TO DO:
A - In the journal entry below, how did Josh Hancock die?
B - List every topic that the journal entry below says Beth can move between in a single conversation.

EXTRACT TO READ:
▼
May 2, 2007

I found Poe, but someone stole my sheep

I have not been asleep 2 hours, yet. I couldn't fall asleep last night because I thought my heart was going to find a way to beat itself out of my chest. I just love anxiety. A few minutes ago, I woke to a pain that most closely resembles the thought of having someone take a knife to my abdomen without using anesthetic first. Nothing makes this pain to go away.

My freak, I mean friend, Beth and I had a really good chat tonight. I think she is the only one that can go from breakups to babies to death to our aging bodies to ways of torturing my co-workers to calming me enough to consider closing my eyes. She can relate to my life on so many levels including a pretty deep conversation on death and the bothersome traits of Christian wakes and burial.

Death has been a constant theme lately which doesn't help a girl with PTSD. Cardinal pitcher, Josh Hancock, died in a car wreck; and pictures of his SUV are everywhere I look. Very tough for me, reliving my own wreck has increased tenfold. A friend from high school, and current co-worker, lost her father to cancer. It was so quick...and reminds me of how quickly it has taken so many I know, especially Uncle Steve. I worry about her and having so much on her plate right now. I'm not sure if I could be as strong. She needs a break.

Like my conversation with Beth last night, I do not end on the note of death.

Mikey, you better pop out of your Mom's swollen belly this week. She needs a break from boredom. Come on out and show her how much she wishes she had this down time again. I love you, Sarah.
▲
RECORD EXCERPTS:
▼
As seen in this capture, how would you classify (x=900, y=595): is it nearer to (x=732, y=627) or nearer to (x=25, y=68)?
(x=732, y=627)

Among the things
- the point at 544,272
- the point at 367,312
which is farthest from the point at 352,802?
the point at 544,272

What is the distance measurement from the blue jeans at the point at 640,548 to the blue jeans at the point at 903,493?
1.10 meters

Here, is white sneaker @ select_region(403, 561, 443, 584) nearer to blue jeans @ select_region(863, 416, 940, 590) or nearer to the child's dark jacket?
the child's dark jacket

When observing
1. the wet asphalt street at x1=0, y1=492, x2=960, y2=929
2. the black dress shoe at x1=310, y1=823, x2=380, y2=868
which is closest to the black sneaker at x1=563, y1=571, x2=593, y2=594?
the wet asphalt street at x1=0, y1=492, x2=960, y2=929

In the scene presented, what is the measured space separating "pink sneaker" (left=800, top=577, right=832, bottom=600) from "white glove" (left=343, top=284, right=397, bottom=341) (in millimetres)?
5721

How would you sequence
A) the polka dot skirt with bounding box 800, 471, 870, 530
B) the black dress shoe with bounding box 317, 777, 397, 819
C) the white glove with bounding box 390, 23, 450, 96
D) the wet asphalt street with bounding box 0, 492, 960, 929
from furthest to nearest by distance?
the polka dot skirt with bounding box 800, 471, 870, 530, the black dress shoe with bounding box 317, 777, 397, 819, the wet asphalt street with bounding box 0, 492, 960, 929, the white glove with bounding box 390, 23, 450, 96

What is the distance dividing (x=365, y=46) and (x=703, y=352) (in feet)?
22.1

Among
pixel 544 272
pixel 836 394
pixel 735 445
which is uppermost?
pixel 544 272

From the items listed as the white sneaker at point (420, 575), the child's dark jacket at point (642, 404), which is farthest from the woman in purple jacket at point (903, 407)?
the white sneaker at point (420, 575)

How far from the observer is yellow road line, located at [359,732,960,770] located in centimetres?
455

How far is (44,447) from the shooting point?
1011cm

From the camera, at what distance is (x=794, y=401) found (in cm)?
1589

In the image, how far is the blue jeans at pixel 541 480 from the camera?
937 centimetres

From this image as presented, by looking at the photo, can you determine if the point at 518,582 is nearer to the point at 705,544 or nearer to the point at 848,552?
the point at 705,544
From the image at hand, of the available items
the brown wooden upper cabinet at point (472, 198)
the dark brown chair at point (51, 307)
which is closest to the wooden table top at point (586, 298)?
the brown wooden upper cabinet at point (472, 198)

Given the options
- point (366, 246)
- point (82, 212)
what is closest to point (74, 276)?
▲
RESULTS:
A - He died in a car wreck.

B -
- Breakups
- Babies
- Death
- Aging bodies
- Ways of torturing the writer's co-workers
- Calming the writer enough to consider closing their eyes